= WHAT THE TASK REQUIRES =
Nothing should be left out: output all of the entries exactly.

____ GIVEN DATA

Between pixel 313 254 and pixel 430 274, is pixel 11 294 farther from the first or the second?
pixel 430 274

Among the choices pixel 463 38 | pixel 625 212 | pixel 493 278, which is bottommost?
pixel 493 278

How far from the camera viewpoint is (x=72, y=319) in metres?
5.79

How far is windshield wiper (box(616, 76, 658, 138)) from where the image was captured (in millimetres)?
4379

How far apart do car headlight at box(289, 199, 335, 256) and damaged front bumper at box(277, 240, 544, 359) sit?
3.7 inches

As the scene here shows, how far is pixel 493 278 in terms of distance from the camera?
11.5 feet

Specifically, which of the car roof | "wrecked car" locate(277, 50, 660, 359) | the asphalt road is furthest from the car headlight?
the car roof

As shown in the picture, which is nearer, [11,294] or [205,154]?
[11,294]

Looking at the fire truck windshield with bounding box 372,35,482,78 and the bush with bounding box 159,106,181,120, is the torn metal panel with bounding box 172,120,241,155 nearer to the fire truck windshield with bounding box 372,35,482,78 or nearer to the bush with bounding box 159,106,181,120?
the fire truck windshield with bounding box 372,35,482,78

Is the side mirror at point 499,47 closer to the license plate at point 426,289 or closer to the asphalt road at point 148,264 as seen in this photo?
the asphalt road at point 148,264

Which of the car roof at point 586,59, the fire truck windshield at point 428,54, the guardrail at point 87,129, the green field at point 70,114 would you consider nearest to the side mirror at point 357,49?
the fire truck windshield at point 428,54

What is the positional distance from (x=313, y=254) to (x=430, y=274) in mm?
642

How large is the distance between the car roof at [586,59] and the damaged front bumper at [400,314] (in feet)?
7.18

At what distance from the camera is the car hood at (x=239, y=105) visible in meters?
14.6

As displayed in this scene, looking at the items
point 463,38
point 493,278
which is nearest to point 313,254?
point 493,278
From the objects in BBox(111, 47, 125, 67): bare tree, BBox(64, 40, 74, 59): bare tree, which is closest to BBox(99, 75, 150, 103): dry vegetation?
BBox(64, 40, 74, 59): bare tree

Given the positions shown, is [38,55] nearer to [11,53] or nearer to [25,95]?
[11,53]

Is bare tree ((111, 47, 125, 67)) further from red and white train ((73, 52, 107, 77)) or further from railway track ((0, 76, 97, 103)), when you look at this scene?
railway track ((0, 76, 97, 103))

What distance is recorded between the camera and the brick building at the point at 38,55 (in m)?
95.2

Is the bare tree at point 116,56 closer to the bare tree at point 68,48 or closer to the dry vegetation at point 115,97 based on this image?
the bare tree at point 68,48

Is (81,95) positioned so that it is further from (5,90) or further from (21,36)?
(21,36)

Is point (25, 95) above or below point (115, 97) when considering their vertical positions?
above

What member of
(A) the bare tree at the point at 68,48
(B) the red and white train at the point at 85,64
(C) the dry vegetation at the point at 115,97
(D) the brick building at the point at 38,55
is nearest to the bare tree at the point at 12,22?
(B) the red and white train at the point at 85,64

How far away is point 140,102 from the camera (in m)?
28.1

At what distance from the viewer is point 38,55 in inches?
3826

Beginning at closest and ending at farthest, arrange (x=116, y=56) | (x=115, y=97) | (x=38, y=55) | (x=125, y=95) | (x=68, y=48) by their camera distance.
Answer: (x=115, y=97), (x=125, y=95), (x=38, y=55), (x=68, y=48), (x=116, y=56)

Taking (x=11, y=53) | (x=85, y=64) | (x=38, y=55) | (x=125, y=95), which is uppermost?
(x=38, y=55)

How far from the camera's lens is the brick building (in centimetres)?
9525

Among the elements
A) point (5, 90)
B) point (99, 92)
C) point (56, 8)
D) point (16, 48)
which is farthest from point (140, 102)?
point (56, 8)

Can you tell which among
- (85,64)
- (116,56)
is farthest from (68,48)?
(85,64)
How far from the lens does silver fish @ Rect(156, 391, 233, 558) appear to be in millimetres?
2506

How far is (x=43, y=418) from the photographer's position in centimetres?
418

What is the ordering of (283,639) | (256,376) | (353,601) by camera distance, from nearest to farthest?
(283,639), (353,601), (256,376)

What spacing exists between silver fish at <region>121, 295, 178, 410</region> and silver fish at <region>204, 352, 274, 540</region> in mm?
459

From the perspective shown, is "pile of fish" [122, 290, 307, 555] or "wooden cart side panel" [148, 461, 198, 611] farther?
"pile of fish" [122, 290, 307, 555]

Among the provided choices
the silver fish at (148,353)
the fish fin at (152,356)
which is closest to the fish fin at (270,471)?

________

= OUTPUT OF THE EXERCISE =
Between pixel 313 254 and pixel 430 274, is pixel 11 294 farther from the first or the second?
pixel 430 274

Among the choices pixel 463 38 | pixel 625 212 | pixel 493 278, which is bottommost?
pixel 493 278

How far from the camera viewpoint is (x=72, y=319) in metres?
5.79

How far is windshield wiper (box(616, 76, 658, 138)) from where the image was captured (in millimetres)?
4379

How far apart do car headlight at box(289, 199, 335, 256) and damaged front bumper at box(277, 240, 544, 359) sit?
3.7 inches

As the scene here shows, how far is pixel 493 278 in terms of distance from the camera?
11.5 feet

Specifically, which of the car roof | "wrecked car" locate(277, 50, 660, 359) | the asphalt road is furthest from the car headlight?
the car roof

As shown in the picture, which is nearer, [11,294] or [205,154]?
[11,294]

Looking at the fire truck windshield with bounding box 372,35,482,78 and the bush with bounding box 159,106,181,120, is the torn metal panel with bounding box 172,120,241,155 nearer to the fire truck windshield with bounding box 372,35,482,78 or nearer to the bush with bounding box 159,106,181,120?
the fire truck windshield with bounding box 372,35,482,78

Is the side mirror at point 499,47 closer to the license plate at point 426,289 or closer to the asphalt road at point 148,264 as seen in this photo?
the asphalt road at point 148,264

Which of the car roof at point 586,59, the fire truck windshield at point 428,54, the guardrail at point 87,129, the green field at point 70,114 would you consider nearest to the side mirror at point 357,49?
the fire truck windshield at point 428,54

What is the positional distance from (x=313, y=254) to (x=430, y=274) in mm?
642

How large is the distance between the car roof at [586,59] and the damaged front bumper at [400,314] (in feet)?
7.18

At what distance from the camera is the car hood at (x=239, y=105) visible in meters?
14.6

As displayed in this scene, looking at the items
point 463,38
point 493,278
which is nearest to point 313,254?
point 493,278
From the objects in BBox(111, 47, 125, 67): bare tree, BBox(64, 40, 74, 59): bare tree, which is closest to BBox(99, 75, 150, 103): dry vegetation?
BBox(64, 40, 74, 59): bare tree

Given the positions shown, is [38,55] nearer to [11,53] or nearer to [25,95]?
[11,53]

Is bare tree ((111, 47, 125, 67)) further from red and white train ((73, 52, 107, 77)) or further from railway track ((0, 76, 97, 103)), when you look at this scene?
railway track ((0, 76, 97, 103))

What distance is recorded between the camera and the brick building at the point at 38,55 (in m)?
95.2

Is the bare tree at point 116,56 closer to the bare tree at point 68,48 or closer to the dry vegetation at point 115,97 based on this image?
the bare tree at point 68,48

Is (81,95) positioned so that it is further from (5,90) or further from (21,36)?
(21,36)

Is point (25, 95) above or below point (115, 97) when considering their vertical positions?
above

What member of
(A) the bare tree at the point at 68,48
(B) the red and white train at the point at 85,64
(C) the dry vegetation at the point at 115,97
(D) the brick building at the point at 38,55
is nearest to the bare tree at the point at 12,22?
(B) the red and white train at the point at 85,64

How far away is point 140,102 from the camera (in m)?
28.1

At what distance from the viewer is point 38,55 in inches?
3826

Beginning at closest and ending at farthest, arrange (x=116, y=56) | (x=115, y=97) | (x=38, y=55) | (x=125, y=95) | (x=68, y=48) by their camera distance.
Answer: (x=115, y=97), (x=125, y=95), (x=38, y=55), (x=68, y=48), (x=116, y=56)

Taking (x=11, y=53) | (x=85, y=64) | (x=38, y=55) | (x=125, y=95), which is uppermost?
(x=38, y=55)

How far from the camera's lens is the brick building (in centimetres)?
9525

Among the elements
A) point (5, 90)
B) point (99, 92)
C) point (56, 8)
D) point (16, 48)
which is farthest from point (140, 102)?
point (56, 8)

Can you tell which among
- (85,64)
- (116,56)
is farthest from (68,48)?
(85,64)
How far from the lens does silver fish @ Rect(156, 391, 233, 558) appear to be in millimetres?
2506

How far is (x=43, y=418) from the photographer's position in centimetres?
418

What is the ordering of (283,639) | (256,376) | (353,601) by camera distance, from nearest to farthest?
(283,639), (353,601), (256,376)

What spacing exists between silver fish at <region>121, 295, 178, 410</region> and silver fish at <region>204, 352, 274, 540</region> in mm?
459

From the perspective shown, is "pile of fish" [122, 290, 307, 555] or "wooden cart side panel" [148, 461, 198, 611] farther?
"pile of fish" [122, 290, 307, 555]

Among the provided choices
the silver fish at (148,353)
the fish fin at (152,356)
which is closest to the fish fin at (270,471)?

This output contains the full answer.